Circuit? Layout?
Mind that you may see dead time disappear at high duty%, because it all kind of mashes together. Example (from a TL598 and transformer):
The GDT + load is a lowpass filter, L = leakage inductance, R = ESR, C = Cg(eff), which rolls off the corners of the waveform, and hopefully nothing more than that. Trifilar helps a lot (it makes the leakage quite predictable), but it doesn't minimize it -- this is okay for smaller applications, but you may find you need a much lower impedance, to drive heavy gates fast enough (or to reduce switching time to raise efficiency), in which case you need to use multiple trifilar windings in parallel.
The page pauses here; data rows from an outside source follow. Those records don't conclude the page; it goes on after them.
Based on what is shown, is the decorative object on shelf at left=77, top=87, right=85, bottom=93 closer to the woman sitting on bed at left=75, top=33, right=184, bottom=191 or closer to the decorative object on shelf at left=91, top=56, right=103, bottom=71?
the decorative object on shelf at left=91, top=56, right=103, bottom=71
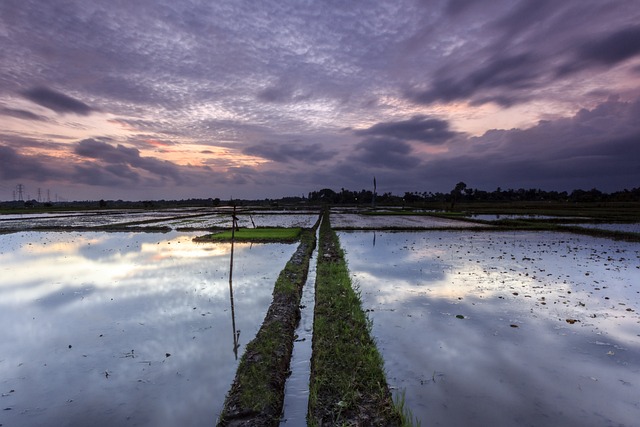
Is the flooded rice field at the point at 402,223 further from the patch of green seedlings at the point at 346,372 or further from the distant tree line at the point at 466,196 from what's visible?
the distant tree line at the point at 466,196

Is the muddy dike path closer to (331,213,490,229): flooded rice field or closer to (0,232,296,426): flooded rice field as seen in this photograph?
(0,232,296,426): flooded rice field

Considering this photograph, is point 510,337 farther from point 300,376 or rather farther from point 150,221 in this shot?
point 150,221

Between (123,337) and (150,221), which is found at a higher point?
(150,221)

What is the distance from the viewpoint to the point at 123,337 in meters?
8.28

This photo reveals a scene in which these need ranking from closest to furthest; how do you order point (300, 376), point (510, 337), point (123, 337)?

(What you're ultimately doing: this type of construction is called a transmission line transformer. The impedance of the transmission line used, corresponds to the impedance where the transformer has its maximum bandwidth -- that is, its high frequency limit, corresponding to the electrical length of the winding. If the wire length is about a meter, expect on the order of 50MHz cutoff, at the characteristic impedance of the line. The impedance of trifilar is probably around 100 ohms. If used at different impedances -- gate drives are usually quite a bit lower, maybe 50-10 ohms -- then the high frequency limit is that many times lower, and that's where the filtering comes from. You can get the bandwidth back by wiring transmission lines in parallel. Which does necessarily increase the isolation capacitance in the transformer, which is actually good in one (limited) sense, but, generally worse overall. Note that, whatever way you build the transmission lines, they all need the same number of turns around a core, which can be a common core, so you get the same magnetizing inductance (and LF cutoff) as you have now.)